According to the configuration, since a distance between teeth of the wheel is short, the number of stacked wheels held by the holders is able to be reduced.

(C) A distance between two teeth adjacent to each other in the circumferential direction of a wheel may be shorter than a distance between two closest teeth of two wheels adjacent to each other in the axial direction.

According to the configuration, since the roller is able to be reduced in size in the axial direction, it is possible to reduce the influence of the reference teeth being distributed unevenly in the circumferential direction on a variation in thickness of the roller in the circumferential direction. That is, although the reference teeth being distributed unevenly has a greater influence on a variation in thickness when the roller is thicker in the axial direction, the roller is able to be reduced in size in the axial direction, and the reference teeth being distributed unevenly in the circumferential direction of the roller is thus able to have a smaller influence on a variation in thickness of the roller.

(D) An angle formed by two reference teeth adjacent to each other in the circumferential direction may be identical across the n wheels, and Tc*n, which is a sum of shift amounts Tc, may be larger than 360°, the shift amount Tc being the angle.

According to the configuration, since n*Tc>360°, it is possible to further suppress a variation in thickness of the roller in the circumferential direction when the roller is formed by stacking the wheels held by the holders compared with an instance in which n*Tc>180°.

(E) N*Pt≥360/n, where N and n may be coprime with respect to each other.

According to the configuration, even when the roller is formed by stacking the wheels held by the holders in the axial direction, a variation in thickness of the roller due to the reference teeth being distributed unevenly in the circumferential direction of the roller is less likely to accumulate in the axial direction.

(F) The wheel may include a plurality of tie-bar cut sections, and angles each formed by two tie-bar cut sections adjacent to each other in the circumferential direction of the roller may be all larger than the tooth pitch Pt of the wheel.

According to the configuration, since the tie-bar cut sections are not distributed unevenly in the circumferential direction of the roller, a variation in transporting resistance due to presence/absence of the tie-bar cut sections is able to be distributed in the circumferential direction. That is, since the tie-bar cut sections having no function of the teeth for transporting the medium are distributed in the circumferential direction of the roller, a variation in transporting resistance is able to be distributed in the circumferential direction.

(G) The holders may include n holding sections that individually hold the n wheels, a thickness of the holding sections in the axial direction when the wheels are stacked may be larger than a thickness of the wheels in the axial direction.

According to the configuration, since a gap between respective wheels of the n wheels that are stacked is able to be defined by the thickness of the holding sections, the roller has good ease of assembly.
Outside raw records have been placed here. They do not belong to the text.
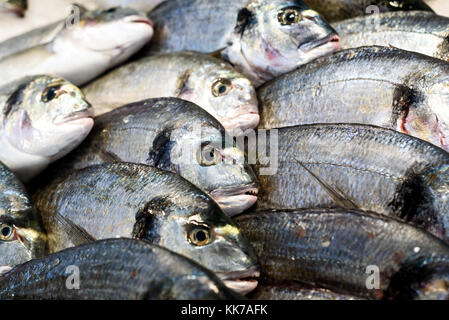 Rows of fresh sea bream on display at a farmer fishmongers stall in Essex England - Stock Image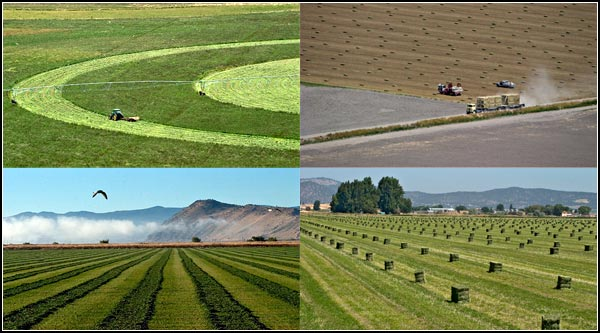 alfalfa fields in the tule lake basin.  photos by anders tomlinson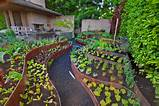 how to turn a steep backyard into a terraced garden designrulz com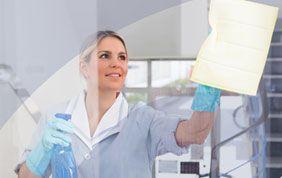 Nettoyage de vitres par une pro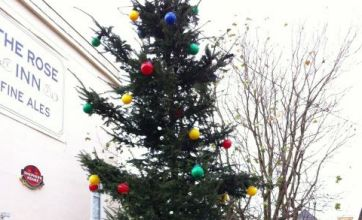 Britain's worst Christmas tree lights are a turn-off in Kent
(H) A medium-transporting device includes the roller described above; a second roller that holds the medium against the roller; and a drive source that rotates the roller, in which the second roller extends toward one side in the axial direction further than one of the n holding sections, which is positioned furthest on the one side in the axial direction and on the one side of which a wheel is not arranged.
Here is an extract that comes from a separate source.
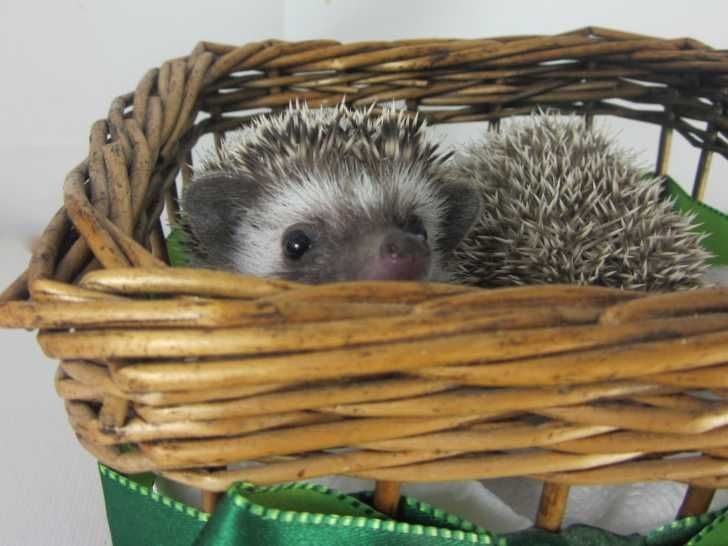 African Pygmy Hedgehogs. : Hedgehogs For Sale : Los Angeles, California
According to the configuration, the thickness of the holders is able to be reduced accordingly. Even when the wheel is positionally shifted in the axial direction, the roller readily holds the medium against the second roller.

(I) A liquid ejecting apparatus includes: a liquid ejecting head that ejects a liquid; and the roller described above, in which the roller transports the medium onto which the liquid is ejected by the liquid ejecting head.

According to the configuration, since the roller transports the medium by using the teeth of the wheel, the liquid is less likely to be transferred onto the wheel even when the liquid is ejected onto the medium. For example, the liquid is less likely to be transferred onto the wheel compared with an instance in which a roller in which the wheel has no tooth and which transports the medium by coming into surface contact with the medium is used.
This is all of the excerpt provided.